Olá, meu nome é Eder, tenho 33 anos (fiz 33 hoje, antes mesmo de Jesus, que é de Capricórnio), trabalho como professor universitário na área de língua portuguesa e também como supervisor administrativo em um hospital infantil. Pois é, eu sei que isso não faz muito sentido.
Quando criança, eu tinha plena convicção que me tornaria bombeiro. Na adolescência mudei um pouco de ideia, pois estava muito na cara que eu me tornaria um escritor de muito sucesso que venderia tantos livros quanto o Stephen King.
Não lembro exatamente quando e como as coisas saíram do planejado, se a falta de talento ficou assim tão evidente, só lembro que conforme fui envelhecendo, algumas certezas foram se solidificando dentro de mim e a maior delas é essa: não tenho a mínima ideia do que estou fazendo da minha vida.
Talvez esse alheamento seja o que todo mundo chama de “tocar em frente”, “seguir adiante”, enfim, aquela coisa toda que a gente diz quando não sabe o que dizer.
Às vezes bate uma angústia por causa disso, geralmente ela chega bem na hora em que toca a vinheta do Fantástico domingo à noite. É que não era esse o combinado, sabe? Antigamente o futuro era tão melhor.
Às vezes a gente acha que vai mudar o mundo, mas não muda nem os livros de prateleira. “Por que o Contos Completos do Tolstói tá na prateleira de literatura policial?”, “Sei lá, foda-se, deixa aí, não tá incomodando ninguém”.
Às vezes bate uma angústia por causa disso, geralmente ela chega bem na hora em que toca a vinheta do Fantástico domingo à noite. É que não era esse o combinado, sabe? Antigamente o futuro era tão melhor.
“Por que você deixou a sua vida ser assim tão vazia? Há quantas horas você está assistindo ao Netflix?”, “Sei lá, foda-se, deixa aí, não tá incomodando ninguém”.
Percebi que tirando o supracitado Jesus, que já era bem resolvido antes mesmo de nascer, há um bocado de gente meio perdida por aí. É um pessoal de trinta e poucos anos que conquistou uma coisa ou outra, mas que no fundo não fez grandes bostas da vida e que sente que agora também não dará mais tempo de mudar a história da humanidade, pois logo logo tá na hora de dormir e é preciso acordar cedo etc (somos assim meio ansiosos, do tipo que quer a felicidade agora feito criança birrenta pedindo doce, eu sei. O que eu não sei é se isso é culpa do cinema americano, das propagandas de banco, do Xuxa Park antes do incêndio ou das palestras de autoajuda às quais eventualmente fomos submetidos) .

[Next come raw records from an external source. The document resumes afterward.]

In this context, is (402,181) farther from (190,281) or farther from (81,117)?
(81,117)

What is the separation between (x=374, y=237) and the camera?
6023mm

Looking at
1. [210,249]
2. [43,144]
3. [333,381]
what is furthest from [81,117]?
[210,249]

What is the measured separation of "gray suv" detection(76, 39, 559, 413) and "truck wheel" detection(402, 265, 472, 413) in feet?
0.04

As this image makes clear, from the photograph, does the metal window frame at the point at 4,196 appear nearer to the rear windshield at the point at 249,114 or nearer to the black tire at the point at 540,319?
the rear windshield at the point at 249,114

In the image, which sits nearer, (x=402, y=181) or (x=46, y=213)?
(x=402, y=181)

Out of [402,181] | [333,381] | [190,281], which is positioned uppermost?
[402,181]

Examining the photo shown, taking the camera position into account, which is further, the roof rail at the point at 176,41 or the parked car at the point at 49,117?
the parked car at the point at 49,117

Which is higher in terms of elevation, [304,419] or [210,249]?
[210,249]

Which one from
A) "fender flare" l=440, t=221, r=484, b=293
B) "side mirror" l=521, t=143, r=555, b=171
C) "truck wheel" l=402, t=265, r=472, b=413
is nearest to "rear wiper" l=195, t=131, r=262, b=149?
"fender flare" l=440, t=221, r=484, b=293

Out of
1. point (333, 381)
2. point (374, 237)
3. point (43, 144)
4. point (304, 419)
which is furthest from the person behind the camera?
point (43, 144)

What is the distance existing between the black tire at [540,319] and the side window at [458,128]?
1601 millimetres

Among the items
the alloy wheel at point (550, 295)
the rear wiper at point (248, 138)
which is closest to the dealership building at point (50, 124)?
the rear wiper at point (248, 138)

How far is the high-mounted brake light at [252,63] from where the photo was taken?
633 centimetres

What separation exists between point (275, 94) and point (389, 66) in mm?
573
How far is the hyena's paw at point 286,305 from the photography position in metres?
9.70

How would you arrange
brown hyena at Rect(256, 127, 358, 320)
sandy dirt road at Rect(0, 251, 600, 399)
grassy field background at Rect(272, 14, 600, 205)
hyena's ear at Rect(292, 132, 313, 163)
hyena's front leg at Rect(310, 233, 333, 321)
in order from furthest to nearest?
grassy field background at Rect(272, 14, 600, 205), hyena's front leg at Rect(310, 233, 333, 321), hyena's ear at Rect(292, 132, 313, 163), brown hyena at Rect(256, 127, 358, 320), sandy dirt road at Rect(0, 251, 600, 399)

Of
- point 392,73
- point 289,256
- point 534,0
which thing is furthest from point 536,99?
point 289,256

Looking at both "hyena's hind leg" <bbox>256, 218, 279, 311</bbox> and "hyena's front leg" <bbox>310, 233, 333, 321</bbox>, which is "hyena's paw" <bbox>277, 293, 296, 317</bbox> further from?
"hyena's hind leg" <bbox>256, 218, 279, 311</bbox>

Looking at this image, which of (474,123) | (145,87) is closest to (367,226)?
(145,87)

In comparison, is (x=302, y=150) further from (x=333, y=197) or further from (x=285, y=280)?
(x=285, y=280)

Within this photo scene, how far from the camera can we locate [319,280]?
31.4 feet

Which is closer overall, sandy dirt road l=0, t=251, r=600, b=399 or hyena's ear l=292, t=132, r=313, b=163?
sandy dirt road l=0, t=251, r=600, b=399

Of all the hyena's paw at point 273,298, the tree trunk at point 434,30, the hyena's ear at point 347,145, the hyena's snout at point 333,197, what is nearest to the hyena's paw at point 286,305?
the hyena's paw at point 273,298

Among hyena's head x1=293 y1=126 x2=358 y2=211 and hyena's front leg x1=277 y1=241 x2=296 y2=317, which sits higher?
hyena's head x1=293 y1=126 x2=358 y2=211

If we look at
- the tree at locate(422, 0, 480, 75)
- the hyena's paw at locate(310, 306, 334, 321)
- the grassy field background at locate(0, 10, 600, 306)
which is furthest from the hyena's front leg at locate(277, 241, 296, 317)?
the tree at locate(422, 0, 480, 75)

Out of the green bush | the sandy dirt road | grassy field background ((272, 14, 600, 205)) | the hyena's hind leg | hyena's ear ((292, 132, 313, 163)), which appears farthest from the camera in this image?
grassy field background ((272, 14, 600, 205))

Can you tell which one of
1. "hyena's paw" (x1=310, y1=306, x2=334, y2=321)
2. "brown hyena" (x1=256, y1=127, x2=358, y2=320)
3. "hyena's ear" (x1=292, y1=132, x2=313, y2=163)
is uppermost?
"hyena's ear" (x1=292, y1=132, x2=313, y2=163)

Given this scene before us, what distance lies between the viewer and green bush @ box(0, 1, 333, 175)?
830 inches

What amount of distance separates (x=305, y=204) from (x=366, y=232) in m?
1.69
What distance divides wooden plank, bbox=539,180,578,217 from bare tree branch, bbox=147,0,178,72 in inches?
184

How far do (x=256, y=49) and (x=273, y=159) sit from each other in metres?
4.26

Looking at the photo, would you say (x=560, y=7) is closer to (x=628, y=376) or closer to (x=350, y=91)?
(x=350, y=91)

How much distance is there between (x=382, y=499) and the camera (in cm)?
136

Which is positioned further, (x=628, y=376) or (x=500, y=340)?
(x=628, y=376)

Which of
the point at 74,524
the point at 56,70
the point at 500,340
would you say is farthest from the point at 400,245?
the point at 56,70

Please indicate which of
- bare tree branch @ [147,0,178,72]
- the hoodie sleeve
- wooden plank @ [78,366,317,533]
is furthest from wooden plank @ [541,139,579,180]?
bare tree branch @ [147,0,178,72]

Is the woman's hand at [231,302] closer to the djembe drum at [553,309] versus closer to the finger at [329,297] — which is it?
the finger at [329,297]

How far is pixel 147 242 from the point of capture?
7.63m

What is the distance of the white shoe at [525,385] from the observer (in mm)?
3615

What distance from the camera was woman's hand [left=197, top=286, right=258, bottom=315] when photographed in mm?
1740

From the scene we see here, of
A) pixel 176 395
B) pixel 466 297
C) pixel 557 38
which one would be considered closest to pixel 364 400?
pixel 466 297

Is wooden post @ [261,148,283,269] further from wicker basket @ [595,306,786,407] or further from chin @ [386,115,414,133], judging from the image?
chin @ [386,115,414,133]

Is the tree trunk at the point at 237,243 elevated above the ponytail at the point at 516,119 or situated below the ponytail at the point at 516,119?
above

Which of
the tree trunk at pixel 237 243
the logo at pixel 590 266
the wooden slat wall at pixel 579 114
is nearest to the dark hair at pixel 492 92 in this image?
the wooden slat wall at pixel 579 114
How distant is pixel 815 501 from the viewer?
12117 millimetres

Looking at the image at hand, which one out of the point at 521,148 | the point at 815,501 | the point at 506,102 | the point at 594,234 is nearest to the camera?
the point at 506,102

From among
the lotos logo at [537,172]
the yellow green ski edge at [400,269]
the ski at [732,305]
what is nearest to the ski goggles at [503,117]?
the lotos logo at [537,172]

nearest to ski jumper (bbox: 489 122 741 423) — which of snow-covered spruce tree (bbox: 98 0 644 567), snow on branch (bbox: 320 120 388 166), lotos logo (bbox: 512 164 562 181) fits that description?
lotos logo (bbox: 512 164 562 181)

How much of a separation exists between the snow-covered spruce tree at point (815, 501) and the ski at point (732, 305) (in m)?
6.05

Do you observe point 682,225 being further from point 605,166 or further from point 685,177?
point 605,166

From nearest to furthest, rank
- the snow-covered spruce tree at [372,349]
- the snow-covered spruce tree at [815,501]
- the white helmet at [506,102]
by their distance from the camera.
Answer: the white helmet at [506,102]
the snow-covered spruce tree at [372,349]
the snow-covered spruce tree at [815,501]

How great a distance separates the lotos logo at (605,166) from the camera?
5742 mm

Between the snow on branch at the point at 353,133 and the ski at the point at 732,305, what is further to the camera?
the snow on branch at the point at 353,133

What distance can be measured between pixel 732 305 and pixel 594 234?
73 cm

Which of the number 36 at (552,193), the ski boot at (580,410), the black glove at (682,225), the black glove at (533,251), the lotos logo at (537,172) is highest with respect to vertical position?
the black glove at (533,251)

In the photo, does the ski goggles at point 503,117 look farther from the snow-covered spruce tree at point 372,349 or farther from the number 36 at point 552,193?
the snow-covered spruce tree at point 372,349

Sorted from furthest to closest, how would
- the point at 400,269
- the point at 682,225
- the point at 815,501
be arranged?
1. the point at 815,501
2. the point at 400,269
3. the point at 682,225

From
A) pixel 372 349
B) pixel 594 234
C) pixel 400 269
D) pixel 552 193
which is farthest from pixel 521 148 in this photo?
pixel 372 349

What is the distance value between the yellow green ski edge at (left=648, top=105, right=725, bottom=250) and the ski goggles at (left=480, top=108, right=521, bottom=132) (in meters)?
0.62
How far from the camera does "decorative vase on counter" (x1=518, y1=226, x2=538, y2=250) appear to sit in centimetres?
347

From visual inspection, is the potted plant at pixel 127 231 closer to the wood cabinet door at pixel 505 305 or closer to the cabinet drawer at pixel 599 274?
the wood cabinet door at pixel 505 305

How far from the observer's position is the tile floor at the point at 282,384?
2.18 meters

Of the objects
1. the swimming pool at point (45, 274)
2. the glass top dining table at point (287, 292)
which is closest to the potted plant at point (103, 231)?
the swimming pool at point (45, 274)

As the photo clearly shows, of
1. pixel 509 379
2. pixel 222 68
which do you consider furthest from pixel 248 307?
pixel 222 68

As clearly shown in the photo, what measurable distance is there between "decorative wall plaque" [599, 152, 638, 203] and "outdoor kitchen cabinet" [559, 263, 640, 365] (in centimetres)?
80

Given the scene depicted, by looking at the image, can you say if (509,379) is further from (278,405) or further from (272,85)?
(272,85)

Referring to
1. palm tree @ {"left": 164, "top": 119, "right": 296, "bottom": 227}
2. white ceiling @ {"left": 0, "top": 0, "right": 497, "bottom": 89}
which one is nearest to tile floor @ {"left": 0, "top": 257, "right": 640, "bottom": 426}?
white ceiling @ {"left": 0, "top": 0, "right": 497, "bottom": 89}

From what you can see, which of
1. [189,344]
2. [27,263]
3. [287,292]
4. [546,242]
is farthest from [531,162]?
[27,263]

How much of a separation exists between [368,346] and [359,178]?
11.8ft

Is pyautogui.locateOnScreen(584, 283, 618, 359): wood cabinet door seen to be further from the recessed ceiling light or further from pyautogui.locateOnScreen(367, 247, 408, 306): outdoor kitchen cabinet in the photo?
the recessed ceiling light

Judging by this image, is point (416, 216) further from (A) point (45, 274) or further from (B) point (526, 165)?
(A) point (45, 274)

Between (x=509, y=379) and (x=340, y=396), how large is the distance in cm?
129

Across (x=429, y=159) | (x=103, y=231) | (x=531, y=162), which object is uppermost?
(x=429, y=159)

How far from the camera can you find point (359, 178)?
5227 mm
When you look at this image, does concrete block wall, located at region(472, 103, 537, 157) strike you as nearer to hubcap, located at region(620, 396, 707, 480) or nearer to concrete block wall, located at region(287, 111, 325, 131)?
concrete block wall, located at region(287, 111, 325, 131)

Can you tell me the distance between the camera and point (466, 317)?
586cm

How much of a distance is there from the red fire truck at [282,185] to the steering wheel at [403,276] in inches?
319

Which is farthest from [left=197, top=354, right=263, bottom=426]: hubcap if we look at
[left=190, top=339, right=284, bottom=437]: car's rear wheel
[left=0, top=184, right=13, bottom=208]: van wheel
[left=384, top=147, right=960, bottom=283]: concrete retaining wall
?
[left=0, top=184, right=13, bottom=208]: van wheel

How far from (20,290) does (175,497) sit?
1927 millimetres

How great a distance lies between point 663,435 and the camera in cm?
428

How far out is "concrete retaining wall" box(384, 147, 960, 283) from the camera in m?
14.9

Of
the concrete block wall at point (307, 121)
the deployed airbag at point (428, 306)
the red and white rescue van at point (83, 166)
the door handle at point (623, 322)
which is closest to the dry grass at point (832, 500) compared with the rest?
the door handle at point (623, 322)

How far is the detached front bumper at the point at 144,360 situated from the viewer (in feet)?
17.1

Enfim, trata-se de um pessoal que não sabe muito bem para onde ir, então resolvi batizá-los de Geração Sem GPS, pois esse nome me pareceu meio engraçadinho e nós, essa geração aí, gostamos de ser engraçadinhos e irônicos, que é uma forma bacana que encontramos pra tentar disfarçar nossas angústias.
A verdade é que bem lá no fundo a gente sente um medo lazarento. Medo de a vida ser só isso. Aquela sensação de “cara, eu não fiz porra nenhuma”. Não me leve a mal, sei que tem um monte de coisas bonitas por aí, um mundo maravilhoso cheio de detalhes poéticos que um Rubem Braga da vida seria capaz de enxergar e nos revelar o seu encanto. Falo daquele sentimento mais cinza que eventualmente preenche o nosso peito de segunda à sexta em horário comercial, não deixando muito espaço pra qualquer cronista nos explicar a grandiosidade da existência que estamos perdendo, pois o boleto vence dia dez e a fatura do cartão chega amanhã.
A Geração Sem GPS é meio ressentida mesmo, pois pra gente a vida é meio que um arco-íris com um pote vazio no final. Parece que a gente perdeu o bonde que ia para um destino fantástico e agora estamos sozinhos numa rua vazia de um lugar muito isolado, sem nada ao redor tipo Curitiba no Carnaval. Dá até para ouvir uns grilos chatos pra caralho.
E eles só ficam quietos quando começa a vinheta do Fantástico.